# OBJECTIVE
Edit the records below by replacing "landing gear wheel" with "undercarriage wheel" everywhere and keeping everything else the same. Omit the pictures from your answer.

Records
>>>
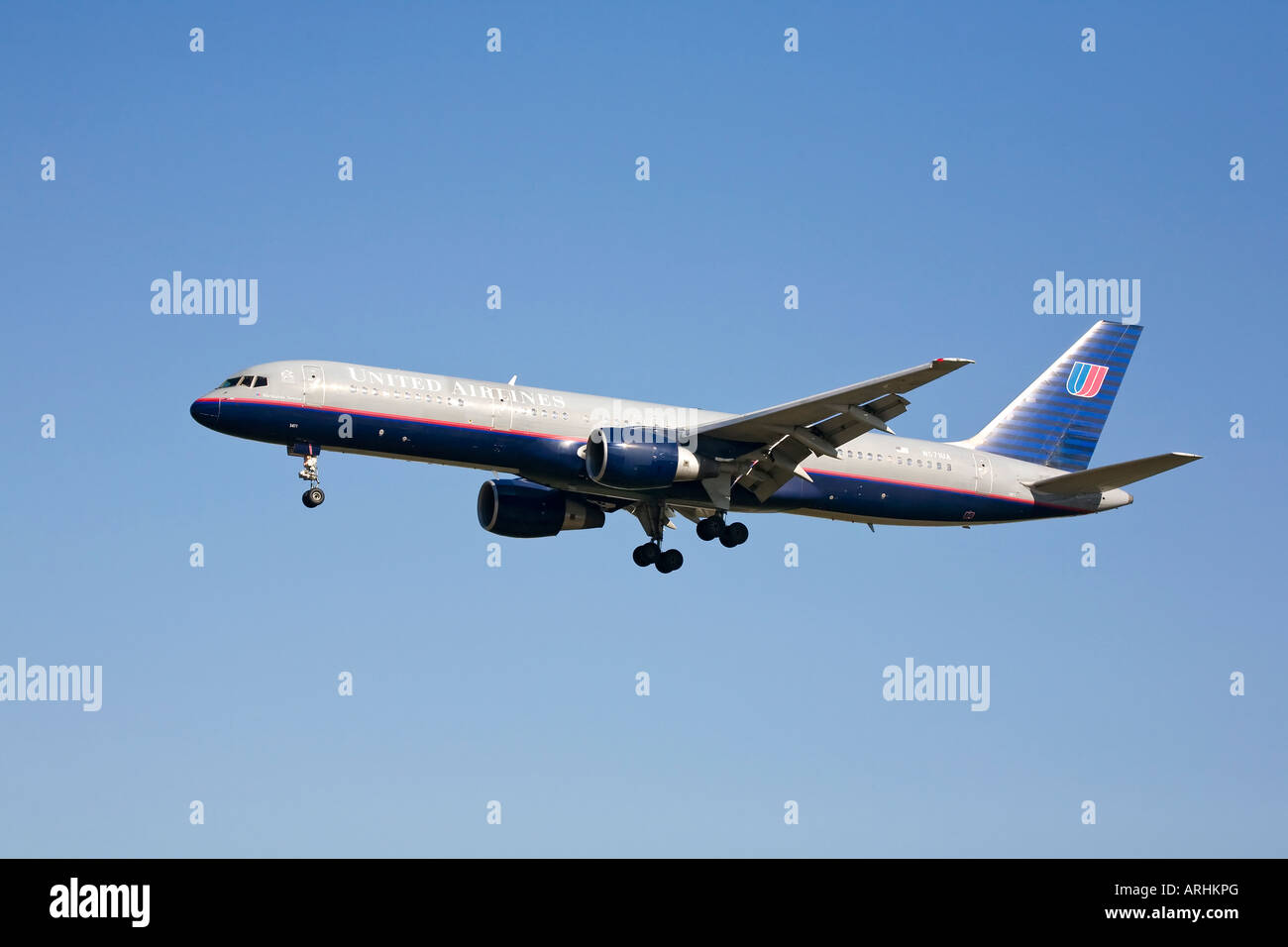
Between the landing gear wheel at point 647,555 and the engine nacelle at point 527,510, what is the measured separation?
2.03 meters

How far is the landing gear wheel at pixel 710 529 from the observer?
5141cm

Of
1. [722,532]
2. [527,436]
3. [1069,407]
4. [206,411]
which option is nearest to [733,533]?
[722,532]

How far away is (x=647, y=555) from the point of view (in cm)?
5266

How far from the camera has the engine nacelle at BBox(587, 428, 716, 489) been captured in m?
<<<
# RESPONSE
Between the undercarriage wheel at point 647,555 and the engine nacelle at point 527,510, what is the measured separation?
2.03 meters

How far is the undercarriage wheel at pixel 710 529 from the observer?
5141cm

Of
1. [722,532]
2. [527,436]
3. [1069,407]
4. [206,411]
which option is nearest to [733,533]?
[722,532]

How far away is (x=647, y=555) from the point of view (in cm)?
5266

How far from the camera has the engine nacelle at BBox(587, 428, 716, 489) been captured in m?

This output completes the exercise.